This is my experiance with silk road yes they had everything but guns on it and yes they used bitcoins as currency and yes everything was wicked high but its a 1 click shopping. Would I go back to it ? NO. I am not going to say to go there or not but this was my experiance and take it for what it is worth.


----------



## atidd11 (Aug 19, 2012)

Damn bro that sucks i can access the silk road anytime i want lol.


----------



## stoned cockatoo (Aug 19, 2012)

I've been tempted to try this many times lol just heard so many shitty story's about it but


----------



## rifk (Aug 19, 2012)

That's really weird... where did you download the browser from?


----------



## MrEDuck (Aug 20, 2012)

Where did you download TOR from? Torproject.org is free of any malware.


----------



## VLRD.Kush (Aug 20, 2012)

Someone I know tried a variant of SilkRoad and got everything setup for the "dealer" to ship him his product, well they wanted 500$ worth of shipping insurance to match the cost of product. Once he said he didnt want to do insurance they said "Well sorry, thats how we do it" and wouldn't refund the initial 500$ he put up. Pretty shitty but he's out 500 now


----------



## ODanksta (Aug 20, 2012)

I just read about the silk road, and here is a link for ya'll who do not know what the silk road is. http://gawker.com/5805928/the-underground-website-where-you-can-buy-any-drug-imaginable

I have not found the site and sounds scary but might be cool to buy a shit computer and try. If these claims are true that would be awesome! uhh let me have 10 hits of acid, oz of hash and yeah throw some black tar heroin in there to.. WTF cool but scary


----------



## atidd11 (Aug 20, 2012)

Ya basically thats how it is. Stay away from shit from the netherlands. And try n buy within usa. U can legit get just about anything and its all lab tested like u can get a gram of 99 percent pure mdma crystals fr like 120 or u can get 86 percent pure crystals which is purer than anything uve ever seen and thats like 70 a fram i believe. U can get anything dude but some things r a pretty penny. U can get a shit ton of GHB for like 20 bucks lol. And u can get bud mad cheap. If u know the right .onion


----------



## racerboy71 (Aug 20, 2012)

yah, something sounds off to me.. i've been on silkroad plenty and never been hacked..

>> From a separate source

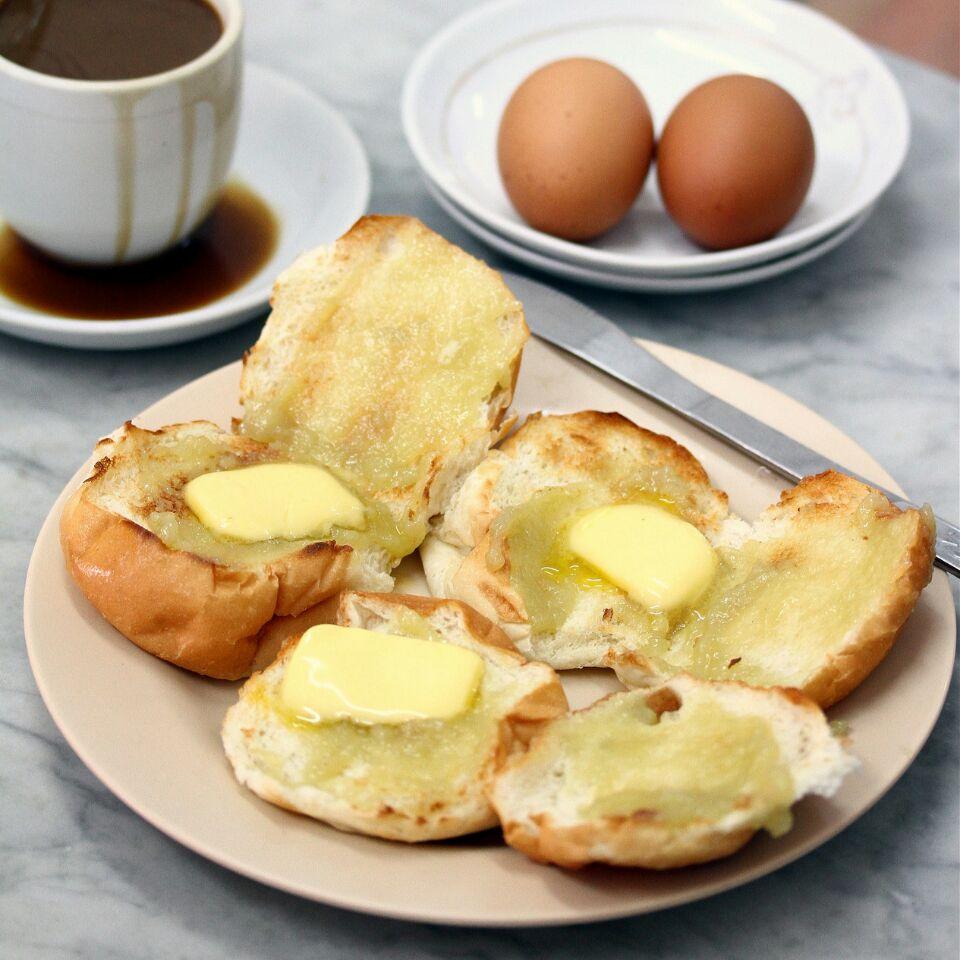 8 Awesome Breakfast Spots for Traditional Kopi & Kaya Toast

i don't think i'm a tech type of person enough for me to ever be able to figure out how to use silk road, which is a sin, cuz they have amazing stuffs..


----------



## bomb hills (Aug 20, 2012)

I have been seriously considering making an order off Silk Road for some time now. Downloaded the TOR browser, found a good supplier of Mushrooms who has a great rating, but have yet to commit and buy. Anyone here have good experiences?


----------



## atidd11 (Aug 20, 2012)

Y wud u buy shrooms bro they r mad expensive on there


----------



## racerboy71 (Aug 20, 2012)

bomb hills said:


> I have been seriously considering making an order off Silk Road for some time now. Downloaded the TOR browser, found a good supplier of Mushrooms who has a great rating, but have yet to commit and buy. Anyone here have good experiences?


 have you figured out pgp? that's where i'm stuck... i pretty much gave up for now..


----------



## bomb hills (Aug 20, 2012)

atidd11 said:


> Y wud u buy shrooms bro they r mad expensive on there


Because sadly, I no longer have a source and really want a vacation in the next dimension.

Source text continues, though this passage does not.